An analyst has valued a company using the free cash flow valuation model.

 

The analyst used the following data in determining the value:

   • Estimated free cashflow in 1 year's time = $100,000

   • Estimated growth in free cashflow after the first year = 5% each year indefinitely

   • Appropriate cost of equity = 10% 

The result produced by the analyst was as follows:

Value of equity = $100,000 (1+0.05)/0.10 = $1,050,000

The analyst made a number of errors in determining the value. 

 

By how much has the analyst undervalued the company?

Options:

A.

$950,000

B.

$2,000,000

C.

$2,100,000

D.

$1,050,000

Question 3

A company based in Country D, whose currency is the D$, has an objective of maintaining an operating profit margin of at least 10% each year. 

 

Relevant data:

   • The company makes sales to Country E whose currency is the E$. It also makes sales to Country F whose currency is the F$. 

   • All purchases are from Country G whose currency is the G$.

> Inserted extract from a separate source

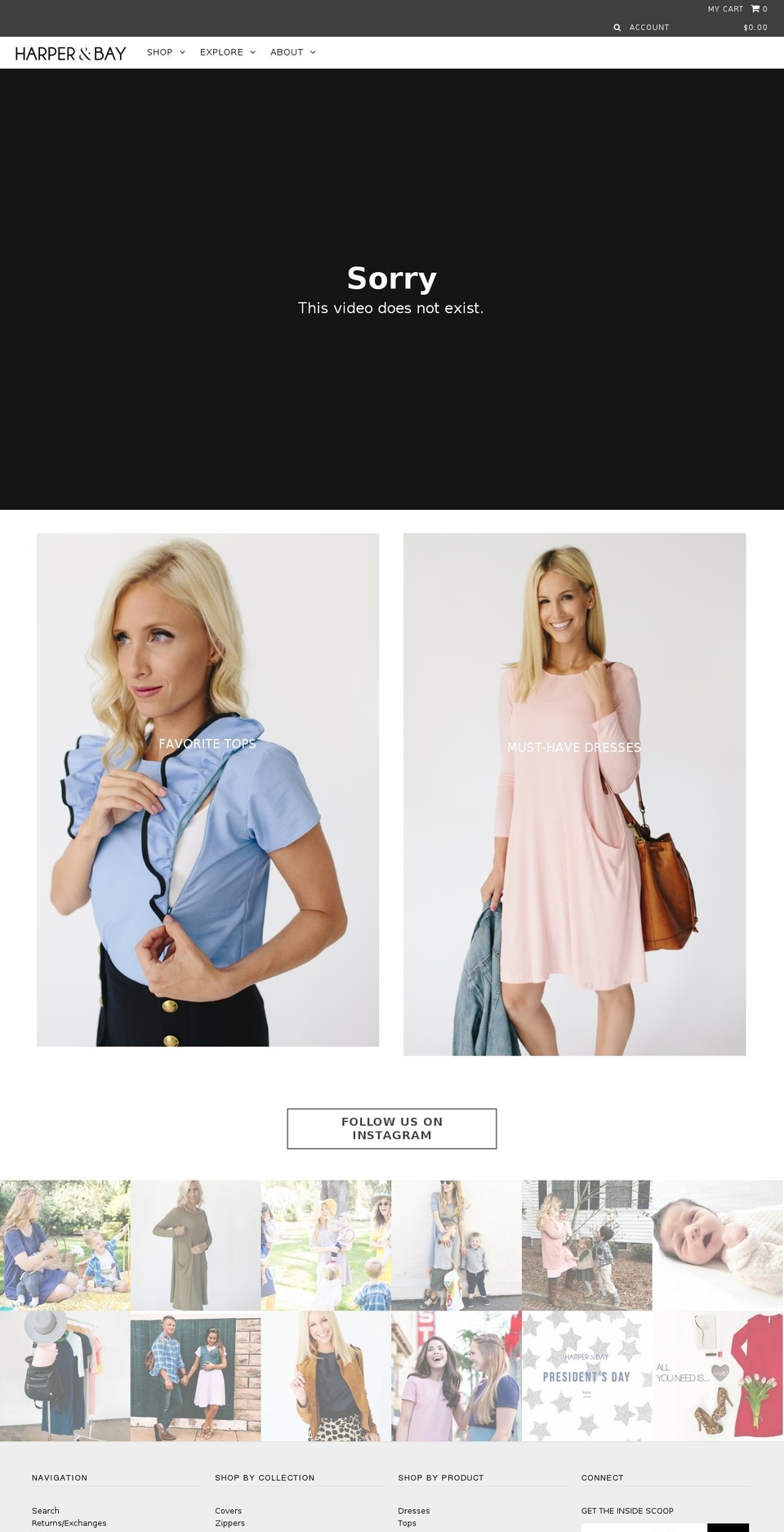 harperandbay.com shopify website screenshot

   • The settlement of all transactions is in the currency of the customer or supplier.

 

Which of the following changes would be most likely to help the company achieve its objective?

Options:

A.

The D$ strengthens against the E$ over time. 

B.

The F$ weakens against the D$ over time.

C.

The D$ strengthens against the G$ over time.

D.

The D$ weakens against the G$ over time.